*Brief A:* Reproduce word for word everything in the passage on the Missouri earned income tax credit from "Brian Schmidt, Executive" down to "a big advantage.".
*Brief B:* Resume the passage on the Missouri earned income tax credit from its last sentence and carry it forward.

*Passage:*
The best way to address poverty, Ehresman says, “is to make families less poor, and one proven way is the federal EITC and a state EITC. Through these tax credits, we are giving them the concrete resources necessary to parent well. We’re all in this together. The quality of each of our lives depends on the quality of life of those around us.”

Brian Schmidt, Executive Director of Kids Win Missouri, began his career working with the Missouri legislature to design tax policy, and his organization joined Blouin’s in advocating for a state EITC.

  • When families need extra resources, there is no better avenue than the earned income tax credit. It gives them cash to do whatever they need, whether that’s a doctor’s visit, or a birthday cake, or childcare. The flexibility is a big advantage.
    Brian Schmidt
    Executive Director, Kids Win Missouri

We Can Grow It from Here

One reason it took so long to get an ETIC passed in Missouri is legislative term limits, Blouin says. “EITC is incredibly effective, one of the best anti-poverty tools we have in the tax policy realm. It is better than broad-based tax reductions because it is targeted at the people who need it most. But helping lawmakers understand that is a multi-year process. And because of term limits, we have constantly needed to educate new lawmakers.”

*Dataset extract:*
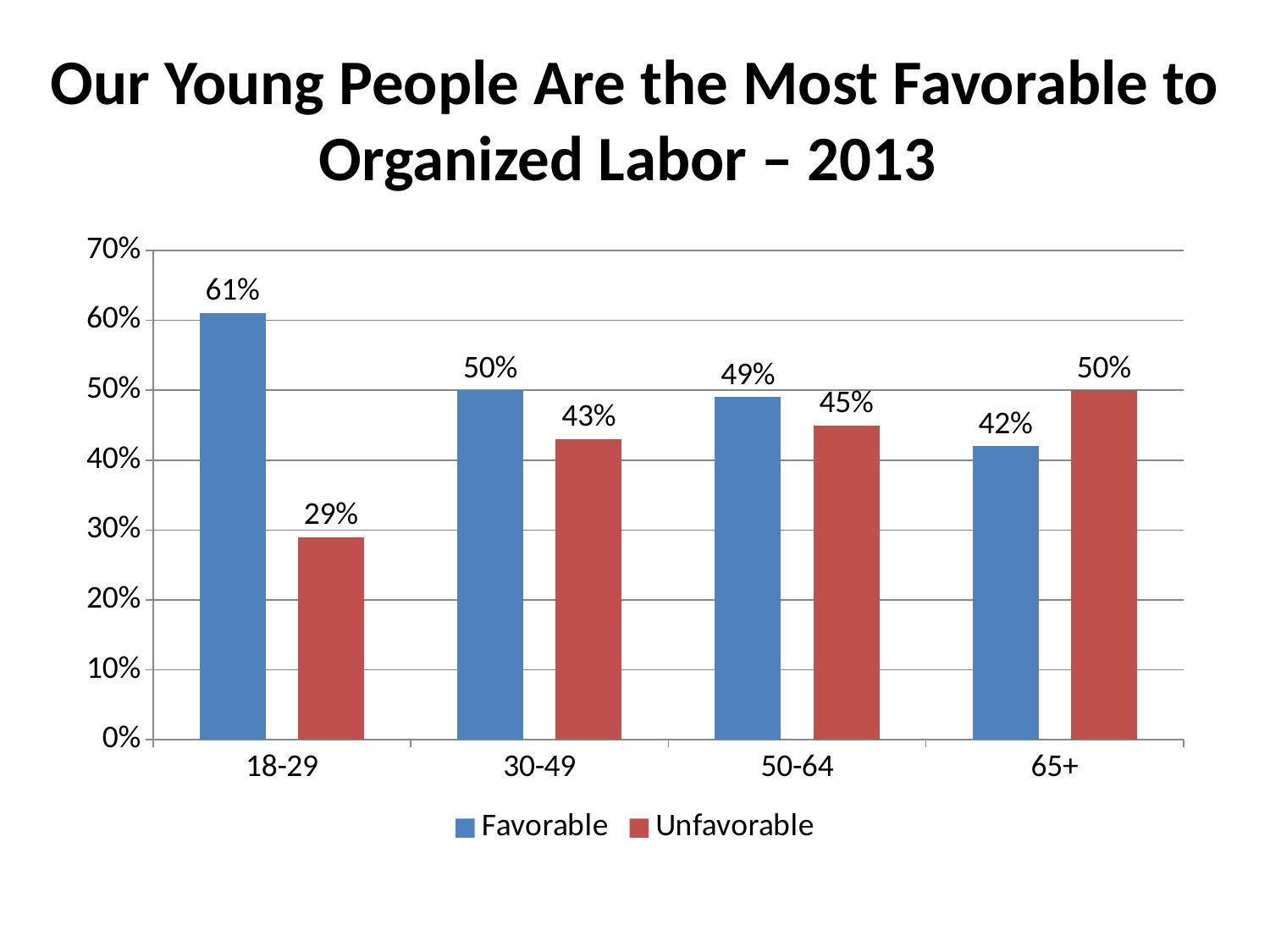
Which is larger for the 65+ age group, Favorable or Unfavorable? Unfavorable What is the Unfavorable value for the 30-49 age group? 43% What kind of chart is shown on the slide? Bar chart Which age group has the highest Favorable value? 18-29 What is the Unfavorable value for the 65+ age group? 50% Do the Favorable values rise or fall from the 18-29 group to the 65+ group? Fall What colour are the Unfavorable bars? Red Which age group has the lowest Unfavorable value? 18-29 What is the Favorable value for the 18-29 age group? 61% How many age groups are shown on the x axis? 4 How many series does the legend list? 2 What is the difference between the Favorable and Unfavorable values for the 18-29 age group? 32%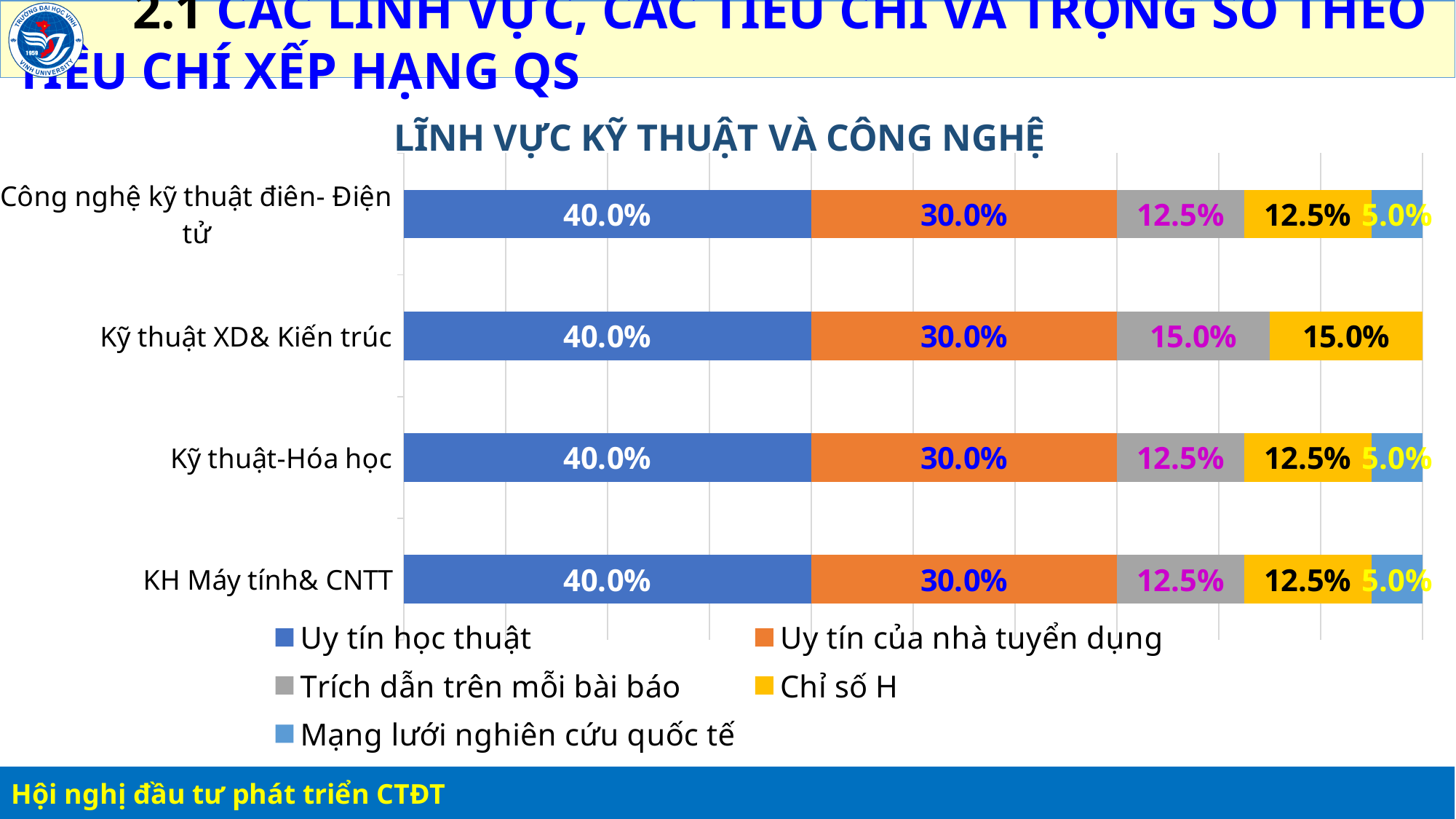
Which series has the largest value for Kỹ thuật-Hóa học? Uy tín học thuật What is the value of Chỉ số H for Kỹ thuật-Hóa học? 12.5% What is the value of Trích dẫn trên mỗi bài báo for Kỹ thuật XD& Kiến trúc? 15.0% What is the value of Mạng lưới nghiên cứu quốc tế for Công nghệ kỹ thuật điên- Điện tử? 5.0% What is the value of Uy tín học thuật for KH Máy tính& CNTT? 40.0% What is the difference between Uy tín học thuật and Uy tín của nhà tuyển dụng for KH Máy tính& CNTT? 10.0% How many series does the legend list? 5 What is the title of the chart? LĨNH VỰC KỸ THUẬT VÀ CÔNG NGHỆ What is the value of Uy tín của nhà tuyển dụng for Kỹ thuật XD& Kiến trúc? 30.0% What kind of chart is shown on the slide? Stacked bar chart Which is larger for Kỹ thuật XD& Kiến trúc: Trích dẫn trên mỗi bài báo or Uy tín của nhà tuyển dụng? Uy tín của nhà tuyển dụng How many categories are plotted on the chart? 4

*Task answer A:*
Brian Schmidt, Executive Director of Kids Win Missouri, began his career working with the Missouri legislature to design tax policy, and his organization joined Blouin’s in advocating for a state EITC.

  • When families need extra resources, there is no better avenue than the earned income tax credit. It gives them cash to do whatever they need, whether that’s a doctor’s visit, or a birthday cake, or childcare. The flexibility is a big advantage.

*Task answer B:*
The coalition is what eventually helped get it through, including the partnership between Blouin’s nonprofit, Vision for Children at Risk, Kids Win Missouri, and the St. Louis chamber of commerce, called Greater St. Louis Inc. One reason for the chamber’s full-throated support of a state EITC? “Studies have shown that people spend that money in their local communities almost immediately,” Blouin says.

Blouin notes that even with the long advocacy fight, state anti-poverty activists did not get everything they wanted in the new measure, particularly that it is not a refundable tax credit. “Still, at least we got it going,” she says. “It’s a good start for people. We can grow it from here.”